* **Tugas Wajib**
**A.** Menurut teks tentang rekontekstualisasi fikih, Ustadz Ismail Yusanto menegaskan bahwa hal ini adalah pertarungan apa?
**B.** Lanjutkan teks tentang rekontekstualisasi fikih, dimulai setelah kalimat terakhirnya.

* **Sumber**
============================================================

Ia pun memerinci bagaimana metode berfikir dari konsep rekontekstualisasi. “Pertama, mereka akan berusaha memahami fakta apa adanya secara objektif,” tuturnya. Kedua, ia menyatakan, ketika menyikapi fakta tersebut yang digunakan adalah konsep Barat. “Jadi nanti dilihat konsep Barat ini apa yang sesuai dengan realitas yang ada,” ujarnya. Ketiga, ia melanjutkan, menyesuaikan syariat Islam dengan pemikiran Barat. Keempat, ia mengatakan, mencoba mencari justifikasi dari Islam, seperti  dari Al-Qur’an, hadis, atsar para sahabat, atau konsep tertentu dari para ulama. “Padahal sebenarnya tidak ada justifikasinya dalam Islam,” tukasnya.


Senada dengan yang disampaikan K.H. M. Shiddiq al-Jawi, cendekiawan muslim, Ustadz Ismail Yusanto menyampaikan rekontekstualisasi fikih ini sejatinya memposisikan Islam sebagai obyek yang diatur atau disesuaikan. Ia pun menegaskan hal ini adalah pertarungan ide. Jika basisnya bukan Islam, Islam hanya menjadi obyek yang mendatangkan kerugian atau keuntungan. Jika basisnya Islam, setiap persoalan dapat terselesaikan dengan Islam.


Secara ringkas, bisa disimpulkan bahwa rekontekstualisasi fikih adalah upaya menyesuaikan pendapat, pemikiran, dan hukum Islam dengan fakta berdasarkan pola pikir Barat. Hal ini berarti menjadikan Islam sebagai obyek pemikiran bukan sebagai sumber pemikiran. Tentu ini menyalahi realitas Din Islam yang datang dari Allah Swt., Zat Yang Maha Mencipta, Mahatahu, Mahaadil, dan Mahasempurna. Keimanan terhadap Din Islam menjadikan seorang muslim wajib terikat dengan hukum syarak pada seluruh aktivitasnya. Misalnya ketika menyelesaikan problematik kehidupan, harus sesuai dengan Islam.

============================================================

* **Bahan**
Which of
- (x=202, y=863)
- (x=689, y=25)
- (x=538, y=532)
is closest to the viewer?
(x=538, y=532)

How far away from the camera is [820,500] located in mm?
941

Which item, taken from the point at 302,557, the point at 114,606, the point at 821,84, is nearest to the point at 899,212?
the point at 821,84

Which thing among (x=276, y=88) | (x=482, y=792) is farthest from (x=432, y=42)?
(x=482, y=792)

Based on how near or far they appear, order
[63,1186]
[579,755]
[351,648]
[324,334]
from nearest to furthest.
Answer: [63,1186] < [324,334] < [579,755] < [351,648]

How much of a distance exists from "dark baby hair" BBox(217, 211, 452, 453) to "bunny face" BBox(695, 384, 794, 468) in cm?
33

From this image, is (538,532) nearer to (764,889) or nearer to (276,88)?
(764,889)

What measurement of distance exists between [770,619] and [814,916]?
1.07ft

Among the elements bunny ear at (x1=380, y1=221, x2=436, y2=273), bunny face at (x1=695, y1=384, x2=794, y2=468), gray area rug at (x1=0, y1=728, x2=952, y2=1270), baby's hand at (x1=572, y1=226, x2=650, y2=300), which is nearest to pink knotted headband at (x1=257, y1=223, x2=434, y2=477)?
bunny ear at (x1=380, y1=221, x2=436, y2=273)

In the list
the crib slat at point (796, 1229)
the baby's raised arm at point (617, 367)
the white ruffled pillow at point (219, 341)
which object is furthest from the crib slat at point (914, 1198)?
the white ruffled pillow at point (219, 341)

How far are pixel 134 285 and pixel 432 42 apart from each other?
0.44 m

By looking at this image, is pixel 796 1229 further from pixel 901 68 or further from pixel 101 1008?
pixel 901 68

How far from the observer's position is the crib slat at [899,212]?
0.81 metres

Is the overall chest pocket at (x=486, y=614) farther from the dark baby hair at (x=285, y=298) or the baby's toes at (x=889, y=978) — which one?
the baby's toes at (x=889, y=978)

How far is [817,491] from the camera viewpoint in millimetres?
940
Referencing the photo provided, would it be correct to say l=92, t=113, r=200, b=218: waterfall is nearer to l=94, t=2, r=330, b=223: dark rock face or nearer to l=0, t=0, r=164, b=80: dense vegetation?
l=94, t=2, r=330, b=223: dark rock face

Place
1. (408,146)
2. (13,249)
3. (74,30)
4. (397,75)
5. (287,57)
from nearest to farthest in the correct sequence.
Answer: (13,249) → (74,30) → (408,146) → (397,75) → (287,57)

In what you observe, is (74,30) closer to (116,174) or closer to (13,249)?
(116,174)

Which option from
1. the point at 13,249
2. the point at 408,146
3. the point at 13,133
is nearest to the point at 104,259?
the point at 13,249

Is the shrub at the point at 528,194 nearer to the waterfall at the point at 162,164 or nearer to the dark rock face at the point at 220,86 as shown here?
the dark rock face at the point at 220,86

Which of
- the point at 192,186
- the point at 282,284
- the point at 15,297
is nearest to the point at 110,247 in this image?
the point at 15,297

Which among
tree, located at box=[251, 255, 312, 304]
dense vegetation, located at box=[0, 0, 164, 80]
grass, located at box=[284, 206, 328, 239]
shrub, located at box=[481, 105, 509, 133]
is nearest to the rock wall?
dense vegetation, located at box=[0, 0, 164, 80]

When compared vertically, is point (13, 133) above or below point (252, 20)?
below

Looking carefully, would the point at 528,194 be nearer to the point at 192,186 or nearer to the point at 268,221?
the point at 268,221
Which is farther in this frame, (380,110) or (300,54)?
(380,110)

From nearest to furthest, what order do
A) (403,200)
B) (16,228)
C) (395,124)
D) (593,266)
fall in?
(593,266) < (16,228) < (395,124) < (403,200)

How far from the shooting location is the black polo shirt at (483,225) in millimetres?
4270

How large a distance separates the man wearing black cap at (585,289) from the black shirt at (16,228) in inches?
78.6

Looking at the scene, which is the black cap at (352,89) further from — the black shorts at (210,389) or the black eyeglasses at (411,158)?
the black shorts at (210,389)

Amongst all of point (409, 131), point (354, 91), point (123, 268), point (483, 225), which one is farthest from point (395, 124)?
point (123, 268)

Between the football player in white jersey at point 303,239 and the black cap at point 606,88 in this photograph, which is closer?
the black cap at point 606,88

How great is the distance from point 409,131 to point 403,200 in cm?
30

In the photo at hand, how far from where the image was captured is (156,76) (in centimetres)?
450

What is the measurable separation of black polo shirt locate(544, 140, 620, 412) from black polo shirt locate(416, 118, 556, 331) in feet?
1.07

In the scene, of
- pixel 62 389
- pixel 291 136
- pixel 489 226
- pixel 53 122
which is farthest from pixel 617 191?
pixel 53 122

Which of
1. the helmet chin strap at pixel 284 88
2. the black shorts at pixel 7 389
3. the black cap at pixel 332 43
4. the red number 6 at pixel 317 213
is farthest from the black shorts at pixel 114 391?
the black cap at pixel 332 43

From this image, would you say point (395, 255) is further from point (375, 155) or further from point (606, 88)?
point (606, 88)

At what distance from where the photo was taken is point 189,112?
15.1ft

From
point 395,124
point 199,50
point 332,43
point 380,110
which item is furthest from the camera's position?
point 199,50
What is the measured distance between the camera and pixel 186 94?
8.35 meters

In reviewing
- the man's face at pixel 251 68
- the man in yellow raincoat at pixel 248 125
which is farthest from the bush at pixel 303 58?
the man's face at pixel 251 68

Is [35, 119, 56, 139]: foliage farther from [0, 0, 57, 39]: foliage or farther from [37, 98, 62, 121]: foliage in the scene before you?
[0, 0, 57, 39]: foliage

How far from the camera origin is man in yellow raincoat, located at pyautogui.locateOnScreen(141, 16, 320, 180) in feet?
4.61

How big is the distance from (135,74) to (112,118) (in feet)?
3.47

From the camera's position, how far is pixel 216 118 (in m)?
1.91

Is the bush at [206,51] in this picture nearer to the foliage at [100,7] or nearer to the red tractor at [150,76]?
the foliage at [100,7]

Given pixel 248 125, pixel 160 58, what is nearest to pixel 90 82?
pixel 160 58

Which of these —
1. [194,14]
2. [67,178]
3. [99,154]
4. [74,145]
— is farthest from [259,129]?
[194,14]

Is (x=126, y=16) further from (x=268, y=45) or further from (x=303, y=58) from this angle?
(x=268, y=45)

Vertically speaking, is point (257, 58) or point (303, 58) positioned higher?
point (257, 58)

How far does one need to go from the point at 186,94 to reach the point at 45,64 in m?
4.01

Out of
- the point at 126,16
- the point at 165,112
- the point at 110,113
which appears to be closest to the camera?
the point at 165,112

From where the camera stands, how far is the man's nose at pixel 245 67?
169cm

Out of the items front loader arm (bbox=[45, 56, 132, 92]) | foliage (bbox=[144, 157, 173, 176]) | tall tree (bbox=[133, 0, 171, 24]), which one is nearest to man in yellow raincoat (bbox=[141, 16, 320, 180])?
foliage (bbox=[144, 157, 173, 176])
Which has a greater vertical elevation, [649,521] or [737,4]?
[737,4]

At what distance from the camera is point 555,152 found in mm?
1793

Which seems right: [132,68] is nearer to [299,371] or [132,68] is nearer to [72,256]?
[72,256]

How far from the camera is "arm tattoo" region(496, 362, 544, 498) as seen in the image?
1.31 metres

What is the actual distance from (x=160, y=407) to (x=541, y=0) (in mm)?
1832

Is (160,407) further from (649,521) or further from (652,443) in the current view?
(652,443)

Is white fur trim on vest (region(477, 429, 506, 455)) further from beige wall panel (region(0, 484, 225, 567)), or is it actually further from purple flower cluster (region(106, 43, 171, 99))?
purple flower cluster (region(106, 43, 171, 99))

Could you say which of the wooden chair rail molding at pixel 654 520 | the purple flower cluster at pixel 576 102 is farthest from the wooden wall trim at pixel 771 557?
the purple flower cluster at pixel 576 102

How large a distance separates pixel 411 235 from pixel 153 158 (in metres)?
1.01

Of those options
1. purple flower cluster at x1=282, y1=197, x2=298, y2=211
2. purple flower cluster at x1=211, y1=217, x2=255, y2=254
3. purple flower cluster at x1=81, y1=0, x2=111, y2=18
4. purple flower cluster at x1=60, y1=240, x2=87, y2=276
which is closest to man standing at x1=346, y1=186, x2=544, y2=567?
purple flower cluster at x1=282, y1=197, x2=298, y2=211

============================================================

* **Jawaban Tiap Tugas**
**A.** Pertarungan ide.

**B.**
Sejalan dengan perkembangan kehidupan manusia, berkembang pula problematik kehidupannya dan banyak pula hal baru yang terjadi saat ini. Sebagai contoh, pada era sekarang, perkembangan teknologi luar biasa, sehingga dakwah tidak hanya disampaikan secara langsung sebagaimana pada masa Rasulullah. Dakwah saat ini sudah menggunakan multimedia, seperti Instagram, TikTok, Telegram, WhatsApp, Twitter, Facebook, dan lain-lain. Timbul pertanyaan, bolehkah memakai media tersebut? Bukankan pada masa Rasulullah tidak memakai media? Terlebih teknologinya buatan orang-orang kafir. Tentu hal ini memerlukan jawaban agar umat Islam tidak terjebak dalam aktivitas yang tidak dibenarkan oleh Islam. Di sinilah dibutuhkan penerapan hukum, bahkan penggalian terhadap nash-nash. Aktivitas ini bukan oleh orang sembarangan, karena umat Islam tidak diperkenankan menafsirkan sebuah nas dengan tanpa ilmu.  Demikian halnya, tidak dibenarkan untuk menghukumi suatu permasalahan sesuai dengan hawa nafsu. Maka, dibutuhkan keberadaan seorang mujtahid. Dengan demikian, kaum muslimin mampu senantiasa terikat dengan syariat Islam, sehingga tidak ada alasan bagi mereka untuk tidak terikat dengan hukum Islam karena dianggap belum ada hukumnya.


Dengan perkembangan zaman yang makin pesat, merupakan keniscayaan dibutuhkan adanya seorang mujtahid yang mengistinbat hukum yang hukumnya tidak disebutkan dalam Al-Qur’an dan hadis pada setiap zaman. Syekh ’Atha’ bin Khalil dalam kitabnya, Ushul Fikih, menegaskan urgensi adanya seorang mujtahid pada setiap masa. Suatu masa tidak boleh kosong dari mujtahid dan adanya seorang mujtahid adalah fardu kifayah, yaitu suatu kewajiban yang akan gugur dosanya apabila ada sebagian dari kaum muslimin melaksanakan secara sempurna.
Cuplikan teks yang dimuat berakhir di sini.